Question:My father is a very active 87-year old man. But his arthritis has really slowed him down in the last two years. We think he should get a hip replacement. It's possible he could live another 10 years or more. He's not convinced it's worth it. What do the doctors say?
Answer:The number of people of all ages (young and old) getting a total hip replacement (THR) has risen dramatically. This is linked to better techniques, improved surgical tools, and more advanced equipment that have been developed over the last 30 years.
People who were not considered for THR even 10 years ago can now have this operation. Obese, young, and elderly people can now successfully rehab and regain function with a new joint.
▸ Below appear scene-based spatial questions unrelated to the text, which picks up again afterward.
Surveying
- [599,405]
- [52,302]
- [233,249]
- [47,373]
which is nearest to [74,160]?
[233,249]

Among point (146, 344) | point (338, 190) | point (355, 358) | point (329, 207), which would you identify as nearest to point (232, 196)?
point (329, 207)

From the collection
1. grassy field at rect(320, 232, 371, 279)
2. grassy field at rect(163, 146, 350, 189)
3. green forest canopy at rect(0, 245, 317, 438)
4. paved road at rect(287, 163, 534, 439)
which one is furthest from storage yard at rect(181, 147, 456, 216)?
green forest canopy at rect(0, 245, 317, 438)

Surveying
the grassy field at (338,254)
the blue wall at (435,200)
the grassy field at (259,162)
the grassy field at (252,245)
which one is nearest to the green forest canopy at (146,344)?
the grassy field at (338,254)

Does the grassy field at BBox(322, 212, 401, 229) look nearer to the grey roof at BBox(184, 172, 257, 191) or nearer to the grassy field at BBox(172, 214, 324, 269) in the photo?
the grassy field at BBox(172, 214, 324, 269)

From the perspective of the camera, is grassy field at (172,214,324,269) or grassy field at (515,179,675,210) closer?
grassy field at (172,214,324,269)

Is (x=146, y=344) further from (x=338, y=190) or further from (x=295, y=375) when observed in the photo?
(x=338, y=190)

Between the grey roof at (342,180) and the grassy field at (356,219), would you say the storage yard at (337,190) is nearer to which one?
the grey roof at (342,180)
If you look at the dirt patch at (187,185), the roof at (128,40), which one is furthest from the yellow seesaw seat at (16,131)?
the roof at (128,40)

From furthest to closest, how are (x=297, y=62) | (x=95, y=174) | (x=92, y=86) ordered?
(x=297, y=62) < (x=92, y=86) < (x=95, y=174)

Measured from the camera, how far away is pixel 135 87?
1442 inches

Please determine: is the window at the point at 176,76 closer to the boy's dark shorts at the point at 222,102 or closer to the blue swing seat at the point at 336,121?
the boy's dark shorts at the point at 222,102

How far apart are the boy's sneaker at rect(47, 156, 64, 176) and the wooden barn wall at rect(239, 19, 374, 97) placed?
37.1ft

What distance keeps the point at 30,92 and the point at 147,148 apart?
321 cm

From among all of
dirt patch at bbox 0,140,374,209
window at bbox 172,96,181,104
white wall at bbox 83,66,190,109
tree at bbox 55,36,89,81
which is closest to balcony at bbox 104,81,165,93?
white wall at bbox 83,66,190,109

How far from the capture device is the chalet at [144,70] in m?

But there are some age-related risks that should be understood before having this kind of surgery. Older adults tend to have other health problems that can complicate recovery. Diabetes, cancer or the effects of cancer treatment, and hypertension are just a few of the more common conditions to consider.
Some older adults experience confusion or increased confusion after surgery. So far, we don't know how to predict this or prevent it from happening. Any change in mental function complicates recovery.
For example, the patient may not be able to follow directions. Putting too much weight on the joint or moving the hip too far in one direction can cause it to dislocate. A decline in cognitive function can also slow down the rehab process.
But studies do show that many people 85 and older have had a successful rehab outcome. Their overall function improved after THR. They were able to return to their daily activities. Some can even participate in recreational activities that were impossible before the operation.John E. McDonald, and Michael H. Huo. Total Hip Replacement: Unique Challenges in the Obese and Geriatric Populations. In Current Opinion in Orthopaedics. January 2008. Vol. 19. No. 1. Pp. 33-36.